- Coat of arms of the Federation of Arab Republics

History
- Founded: 1972
- Disbanded: 1976

Leadership
- Speaker: Dr. Kheiri el-Saghir Abu Laqma, Bashir al-Rabiti
- Seats: 60

= Federal National Assembly =

Federation of Arab Republics parliament

The Federal National Assembly (مجلس الامة الاتحادي) was the parliament of the Federation of Arab Republics.

The assembly included representatives from Egypt, Libya and Syria. The assembly was responsible for examining and ratifying legislation for the Federation, approving budgets and ratifying treaties.

Each of the member republics was represented by 20 members in the Federal National Assembly, elected amongst the members of its People's Assembly. Members were elected on four year mandates. Members elected had to resign from their mandates in their republican parliaments. The Federal National Assembly met twice a year, opening its inaugural session on March 12, 1972 and holding its last session in October 1975. The sessions lasted for three months.

==Elections==
- Egypt
The People's Assembly of Egypt elected the 20 members Egyptian members of the Federal National Assembly. One of the elected members was Dr. Abdul Hamid Hassan, former student union leader and member of the Arab Socialist Union Central Committee.
- Libya
The Libyan members were elected by popular vote on March 5, 1972, some 500,000 cast their votes. The vote had been scheduled for February 27, 1972 but was postponed as new requirements for candidates were introduced. As per the requirements from the law from February 27 candidates were required to be Libyan citizens, hold a secondary education certificate, be 30 years old, hold membership in the Arab Socialist Union and deposit 50 Libyan dinars (most of these requirements were added ad hoc after the postponing of the vote in February 1972). Voting was compulsory.

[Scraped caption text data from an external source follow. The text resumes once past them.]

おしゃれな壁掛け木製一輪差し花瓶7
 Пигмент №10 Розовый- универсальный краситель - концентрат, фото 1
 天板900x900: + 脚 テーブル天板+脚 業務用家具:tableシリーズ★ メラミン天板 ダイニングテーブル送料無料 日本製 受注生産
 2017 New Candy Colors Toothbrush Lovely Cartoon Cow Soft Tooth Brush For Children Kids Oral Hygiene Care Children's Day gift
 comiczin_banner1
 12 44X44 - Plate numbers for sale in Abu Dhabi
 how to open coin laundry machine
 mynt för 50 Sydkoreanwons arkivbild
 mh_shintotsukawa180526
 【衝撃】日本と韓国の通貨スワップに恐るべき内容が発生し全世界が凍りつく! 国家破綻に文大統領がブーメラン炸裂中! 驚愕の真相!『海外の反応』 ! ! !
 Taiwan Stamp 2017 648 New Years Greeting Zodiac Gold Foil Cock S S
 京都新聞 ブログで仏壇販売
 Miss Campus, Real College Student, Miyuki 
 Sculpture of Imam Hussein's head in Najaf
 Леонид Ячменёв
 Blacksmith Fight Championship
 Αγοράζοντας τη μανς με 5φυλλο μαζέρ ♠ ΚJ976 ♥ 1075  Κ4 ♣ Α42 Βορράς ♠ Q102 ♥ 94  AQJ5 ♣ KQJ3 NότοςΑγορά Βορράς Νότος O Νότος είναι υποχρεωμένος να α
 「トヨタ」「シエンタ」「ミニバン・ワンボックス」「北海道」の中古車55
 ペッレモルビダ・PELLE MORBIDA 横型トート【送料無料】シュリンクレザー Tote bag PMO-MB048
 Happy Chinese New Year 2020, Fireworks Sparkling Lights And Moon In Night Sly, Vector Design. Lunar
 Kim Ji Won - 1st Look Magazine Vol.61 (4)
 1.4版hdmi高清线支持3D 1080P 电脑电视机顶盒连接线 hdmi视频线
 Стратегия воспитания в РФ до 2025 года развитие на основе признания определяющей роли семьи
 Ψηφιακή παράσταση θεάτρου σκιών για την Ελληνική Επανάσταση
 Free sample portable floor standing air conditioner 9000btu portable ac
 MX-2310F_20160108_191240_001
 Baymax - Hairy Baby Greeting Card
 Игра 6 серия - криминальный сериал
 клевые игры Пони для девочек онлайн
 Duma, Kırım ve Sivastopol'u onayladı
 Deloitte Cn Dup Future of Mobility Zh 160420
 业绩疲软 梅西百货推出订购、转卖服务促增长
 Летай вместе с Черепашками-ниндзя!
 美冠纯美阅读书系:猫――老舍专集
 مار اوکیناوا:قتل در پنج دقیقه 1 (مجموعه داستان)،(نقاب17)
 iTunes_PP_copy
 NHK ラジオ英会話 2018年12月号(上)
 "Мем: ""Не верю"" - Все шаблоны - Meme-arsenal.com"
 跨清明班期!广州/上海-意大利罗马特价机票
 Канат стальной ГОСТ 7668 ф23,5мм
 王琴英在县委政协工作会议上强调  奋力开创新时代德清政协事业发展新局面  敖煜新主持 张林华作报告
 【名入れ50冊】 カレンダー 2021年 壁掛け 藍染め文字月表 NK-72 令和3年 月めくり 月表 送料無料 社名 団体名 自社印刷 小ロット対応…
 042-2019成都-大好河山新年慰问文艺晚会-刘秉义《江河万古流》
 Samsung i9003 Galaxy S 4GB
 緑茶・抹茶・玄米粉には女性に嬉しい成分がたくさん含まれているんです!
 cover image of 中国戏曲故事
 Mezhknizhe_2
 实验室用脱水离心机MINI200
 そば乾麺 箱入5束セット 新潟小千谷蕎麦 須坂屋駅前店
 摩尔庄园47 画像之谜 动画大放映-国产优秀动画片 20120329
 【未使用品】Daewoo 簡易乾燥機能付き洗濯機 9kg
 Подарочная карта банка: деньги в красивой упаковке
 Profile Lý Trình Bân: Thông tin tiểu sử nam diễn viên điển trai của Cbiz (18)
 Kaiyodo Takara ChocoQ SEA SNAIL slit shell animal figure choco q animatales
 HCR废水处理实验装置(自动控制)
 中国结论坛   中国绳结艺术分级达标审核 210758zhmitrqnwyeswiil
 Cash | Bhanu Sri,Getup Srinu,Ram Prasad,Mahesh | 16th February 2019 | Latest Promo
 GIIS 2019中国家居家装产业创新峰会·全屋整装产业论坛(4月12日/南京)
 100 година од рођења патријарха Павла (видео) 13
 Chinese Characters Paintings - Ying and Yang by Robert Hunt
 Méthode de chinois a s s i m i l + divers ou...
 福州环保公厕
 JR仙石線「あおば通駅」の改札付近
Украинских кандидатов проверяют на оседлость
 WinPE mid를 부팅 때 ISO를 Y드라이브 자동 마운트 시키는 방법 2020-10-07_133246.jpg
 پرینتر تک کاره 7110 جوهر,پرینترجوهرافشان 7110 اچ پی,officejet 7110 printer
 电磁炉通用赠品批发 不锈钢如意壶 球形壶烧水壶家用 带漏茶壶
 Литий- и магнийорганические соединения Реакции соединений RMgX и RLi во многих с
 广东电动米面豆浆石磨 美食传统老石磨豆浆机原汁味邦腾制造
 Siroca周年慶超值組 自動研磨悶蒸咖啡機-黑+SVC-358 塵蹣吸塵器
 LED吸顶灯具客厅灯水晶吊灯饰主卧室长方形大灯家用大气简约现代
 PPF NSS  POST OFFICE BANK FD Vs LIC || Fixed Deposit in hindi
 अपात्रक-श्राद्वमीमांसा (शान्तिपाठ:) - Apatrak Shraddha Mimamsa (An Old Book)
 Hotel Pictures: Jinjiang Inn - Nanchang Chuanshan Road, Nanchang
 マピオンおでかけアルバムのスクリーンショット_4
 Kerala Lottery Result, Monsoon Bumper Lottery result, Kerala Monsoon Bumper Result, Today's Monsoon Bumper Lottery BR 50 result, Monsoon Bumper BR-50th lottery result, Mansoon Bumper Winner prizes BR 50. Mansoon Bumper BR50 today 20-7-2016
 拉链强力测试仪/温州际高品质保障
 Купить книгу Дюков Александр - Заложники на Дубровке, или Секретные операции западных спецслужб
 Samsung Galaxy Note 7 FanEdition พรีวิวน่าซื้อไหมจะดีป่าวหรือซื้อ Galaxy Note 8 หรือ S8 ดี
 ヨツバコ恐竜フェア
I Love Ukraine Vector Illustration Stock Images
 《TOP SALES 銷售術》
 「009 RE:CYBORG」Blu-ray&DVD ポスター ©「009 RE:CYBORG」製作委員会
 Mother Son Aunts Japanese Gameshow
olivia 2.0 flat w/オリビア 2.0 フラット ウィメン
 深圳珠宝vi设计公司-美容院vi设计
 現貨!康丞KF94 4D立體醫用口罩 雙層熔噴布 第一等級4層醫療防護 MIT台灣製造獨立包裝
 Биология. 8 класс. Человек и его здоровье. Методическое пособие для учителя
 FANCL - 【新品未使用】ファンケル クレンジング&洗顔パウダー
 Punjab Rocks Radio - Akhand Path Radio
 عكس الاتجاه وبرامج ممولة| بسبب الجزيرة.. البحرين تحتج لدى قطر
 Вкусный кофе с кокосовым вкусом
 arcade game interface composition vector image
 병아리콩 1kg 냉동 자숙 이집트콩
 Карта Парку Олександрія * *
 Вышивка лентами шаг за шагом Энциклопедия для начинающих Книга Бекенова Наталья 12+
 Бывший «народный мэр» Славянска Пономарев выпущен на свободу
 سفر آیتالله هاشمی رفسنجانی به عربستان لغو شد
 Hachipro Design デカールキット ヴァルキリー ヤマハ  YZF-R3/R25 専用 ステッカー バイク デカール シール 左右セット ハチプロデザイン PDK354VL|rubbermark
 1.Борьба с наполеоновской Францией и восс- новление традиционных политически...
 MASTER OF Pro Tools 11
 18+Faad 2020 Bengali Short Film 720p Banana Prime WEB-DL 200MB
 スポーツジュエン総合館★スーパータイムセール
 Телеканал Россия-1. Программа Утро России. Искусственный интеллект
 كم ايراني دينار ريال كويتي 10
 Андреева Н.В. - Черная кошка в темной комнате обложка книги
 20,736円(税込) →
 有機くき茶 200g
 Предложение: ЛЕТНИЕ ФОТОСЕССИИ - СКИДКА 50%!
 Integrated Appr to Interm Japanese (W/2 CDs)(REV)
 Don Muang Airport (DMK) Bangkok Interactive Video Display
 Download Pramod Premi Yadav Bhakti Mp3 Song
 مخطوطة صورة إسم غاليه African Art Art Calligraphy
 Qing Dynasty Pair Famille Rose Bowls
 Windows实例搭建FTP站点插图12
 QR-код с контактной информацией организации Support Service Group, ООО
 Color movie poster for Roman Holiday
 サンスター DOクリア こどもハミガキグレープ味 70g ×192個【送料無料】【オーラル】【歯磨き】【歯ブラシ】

The election result was declared on March 7, 1972 by Minister of Interior Major Abd ul-Mumim al-Huni. The 20 members elected from Libya were Bashir Muhammad al-Rabiti, Al-Taher Salam Kridan, Ali Mustapha al-Misrati, Milad Mohammad Ali al-Oud, Milad Ali Muhammad Abu Amjat, Hassan Abd ul-Hafiz al-Jihani, Khalifa abd ul-Matlub Yunus al-Warfali, Saleh Massoud Bouisir, Dr. Kheiri el-Saghir Abu Laqma, Abdullah al-Hush Abdullah, Ammar Ahmad al-Sa'adi, Mohammad Issa Yehiya al-Barouni, Ali Mustapa Mazak Kadad, Ibrahim Obayd Sa'id, Abbas Mohammad Abd un-Nabi al-Qadiri, Abdus Salam Mohammad ben Nur, Mohammad al-Hazmi Saleh al-Trahouni, Maatuq Mohammad Maatuq al-Zubeidi, Maftah Mohammad bin Issa and Ali Senoussi Abd us-Said al-Mansouri.

==Speaker==
Dr. Kheiri el-Saghir Abu Laqma of Libya was elected as the speaker of the Federal National Assembly, In his inaugural speech in March 1972 Abu Laqma hailed the Federation of Arab Republics as a step towards Pan-Arab unity. Abu Laqma was later replaced by fellow Libyan Bashir al-Rabiti as speaker of the assembly.

==Disbanding==
The last session was held in October 1975. The March 1976 session was postponed indefinitely, and the Federation of Arab Republics was dissolved in November 1977.